● **The problem**: Arrange all the records below into a Markdown table with two columns, Row and Line. Put each nonblank line in its own numbered row and leave out blank lines.

[start]

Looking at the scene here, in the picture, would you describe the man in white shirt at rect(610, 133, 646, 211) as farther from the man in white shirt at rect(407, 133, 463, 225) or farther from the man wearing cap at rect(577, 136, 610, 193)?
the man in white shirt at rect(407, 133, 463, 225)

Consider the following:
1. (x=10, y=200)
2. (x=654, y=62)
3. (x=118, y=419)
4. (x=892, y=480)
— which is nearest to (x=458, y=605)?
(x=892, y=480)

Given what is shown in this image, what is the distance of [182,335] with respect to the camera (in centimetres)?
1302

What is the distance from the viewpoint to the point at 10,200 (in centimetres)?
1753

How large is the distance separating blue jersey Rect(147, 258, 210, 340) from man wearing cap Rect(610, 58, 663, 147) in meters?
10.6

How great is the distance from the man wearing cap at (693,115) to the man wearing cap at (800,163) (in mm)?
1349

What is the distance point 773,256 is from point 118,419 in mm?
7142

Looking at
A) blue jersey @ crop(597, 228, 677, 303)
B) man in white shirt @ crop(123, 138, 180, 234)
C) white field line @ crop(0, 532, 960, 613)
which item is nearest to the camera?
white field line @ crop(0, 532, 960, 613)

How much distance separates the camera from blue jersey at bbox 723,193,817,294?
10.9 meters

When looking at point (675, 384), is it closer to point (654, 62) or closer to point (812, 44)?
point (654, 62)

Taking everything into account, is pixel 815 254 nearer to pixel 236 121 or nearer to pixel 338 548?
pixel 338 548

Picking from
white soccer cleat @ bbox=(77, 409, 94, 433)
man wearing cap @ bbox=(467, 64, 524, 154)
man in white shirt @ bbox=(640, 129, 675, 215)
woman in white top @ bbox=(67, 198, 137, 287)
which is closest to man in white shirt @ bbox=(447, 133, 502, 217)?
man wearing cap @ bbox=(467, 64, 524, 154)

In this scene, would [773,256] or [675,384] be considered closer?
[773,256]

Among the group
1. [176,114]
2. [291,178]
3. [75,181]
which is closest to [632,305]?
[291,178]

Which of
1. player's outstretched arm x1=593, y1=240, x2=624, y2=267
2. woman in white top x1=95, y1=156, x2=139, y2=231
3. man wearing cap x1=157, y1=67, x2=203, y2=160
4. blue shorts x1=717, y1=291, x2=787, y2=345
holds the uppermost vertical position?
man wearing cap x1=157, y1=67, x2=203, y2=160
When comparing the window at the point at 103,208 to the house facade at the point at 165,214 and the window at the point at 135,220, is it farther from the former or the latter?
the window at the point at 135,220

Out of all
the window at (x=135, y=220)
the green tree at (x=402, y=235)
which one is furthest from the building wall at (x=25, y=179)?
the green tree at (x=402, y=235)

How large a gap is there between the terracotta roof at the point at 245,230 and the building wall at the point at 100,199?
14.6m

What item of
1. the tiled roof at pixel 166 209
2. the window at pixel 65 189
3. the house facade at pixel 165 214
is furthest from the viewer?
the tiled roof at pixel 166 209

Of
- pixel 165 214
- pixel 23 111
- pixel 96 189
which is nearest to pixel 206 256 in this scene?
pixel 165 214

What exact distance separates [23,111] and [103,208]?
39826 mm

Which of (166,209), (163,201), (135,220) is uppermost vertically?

[end]

● **Response to the exercise**:
| Row | Line |
|---|---|
| 1 | Looking at the scene here, in the picture, would you describe the man in white shirt at rect(610, 133, 646, 211) as farther from the man in white shirt at rect(407, 133, 463, 225) or farther from the man wearing cap at rect(577, 136, 610, 193)? |
| 2 | the man in white shirt at rect(407, 133, 463, 225) |
| 3 | Consider the following: |
| 4 | 1. (x=10, y=200) |
| 5 | 2. (x=654, y=62) |
| 6 | 3. (x=118, y=419) |
| 7 | 4. (x=892, y=480) |
| 8 | — which is nearest to (x=458, y=605)? |
| 9 | (x=892, y=480) |
| 10 | Given what is shown in this image, what is the distance of [182,335] with respect to the camera (in centimetres)? |
| 11 | 1302 |
| 12 | What is the distance from the viewpoint to the point at 10,200 (in centimetres)? |
| 13 | 1753 |
| 14 | How large is the distance separating blue jersey Rect(147, 258, 210, 340) from man wearing cap Rect(610, 58, 663, 147) in meters? |
| 15 | 10.6 |
| 16 | How great is the distance from the man wearing cap at (693,115) to the man wearing cap at (800,163) (in mm)? |
| 17 | 1349 |
| 18 | What is the distance point 773,256 is from point 118,419 in mm? |
| 19 | 7142 |
| 20 | Looking at |
| 21 | A) blue jersey @ crop(597, 228, 677, 303) |
| 22 | B) man in white shirt @ crop(123, 138, 180, 234) |
| 23 | C) white field line @ crop(0, 532, 960, 613) |
| 24 | which item is nearest to the camera? |
| 25 | white field line @ crop(0, 532, 960, 613) |
| 26 | How much distance separates the camera from blue jersey at bbox 723,193,817,294? |
| 27 | 10.9 meters |
| 28 | When looking at point (675, 384), is it closer to point (654, 62) or closer to point (812, 44)? |
| 29 | point (654, 62) |
| 30 | Taking everything into account, is pixel 815 254 nearer to pixel 236 121 or nearer to pixel 338 548? |
| 31 | pixel 338 548 |
| 32 | Picking from |
| 33 | white soccer cleat @ bbox=(77, 409, 94, 433) |
| 34 | man wearing cap @ bbox=(467, 64, 524, 154) |
| 35 | man in white shirt @ bbox=(640, 129, 675, 215) |
| 36 | woman in white top @ bbox=(67, 198, 137, 287) |
| 37 | which is closest to man in white shirt @ bbox=(447, 133, 502, 217)? |
| 38 | man wearing cap @ bbox=(467, 64, 524, 154) |
| 39 | In this scene, would [773,256] or [675,384] be considered closer? |
| 40 | [773,256] |
| 41 | Among the group |
| 42 | 1. [176,114] |
| 43 | 2. [291,178] |
| 44 | 3. [75,181] |
| 45 | which is closest to [632,305]? |
| 46 | [291,178] |
| 47 | Which of |
| 48 | 1. player's outstretched arm x1=593, y1=240, x2=624, y2=267 |
| 49 | 2. woman in white top x1=95, y1=156, x2=139, y2=231 |
| 50 | 3. man wearing cap x1=157, y1=67, x2=203, y2=160 |
| 51 | 4. blue shorts x1=717, y1=291, x2=787, y2=345 |
| 52 | holds the uppermost vertical position? |
| 53 | man wearing cap x1=157, y1=67, x2=203, y2=160 |
| 54 | When comparing the window at the point at 103,208 to the house facade at the point at 165,214 and the window at the point at 135,220, is it farther from the former or the latter? |
| 55 | the window at the point at 135,220 |
| 56 | Out of all |
| 57 | the window at (x=135, y=220) |
| 58 | the green tree at (x=402, y=235) |
| 59 | which one is furthest from the building wall at (x=25, y=179)? |
| 60 | the green tree at (x=402, y=235) |
| 61 | How large a gap is there between the terracotta roof at the point at 245,230 and the building wall at the point at 100,199? |
| 62 | 14.6m |
| 63 | What item of |
| 64 | 1. the tiled roof at pixel 166 209 |
| 65 | 2. the window at pixel 65 189 |
| 66 | 3. the house facade at pixel 165 214 |
| 67 | is furthest from the viewer? |
| 68 | the tiled roof at pixel 166 209 |
| 69 | Of |
| 70 | - pixel 165 214 |
| 71 | - pixel 23 111 |
| 72 | - pixel 96 189 |
| 73 | which is nearest to pixel 206 256 in this scene? |
| 74 | pixel 165 214 |
| 75 | What exact distance separates [23,111] and [103,208]? |
| 76 | 39826 mm |
| 77 | Which of (166,209), (163,201), (135,220) is uppermost vertically? |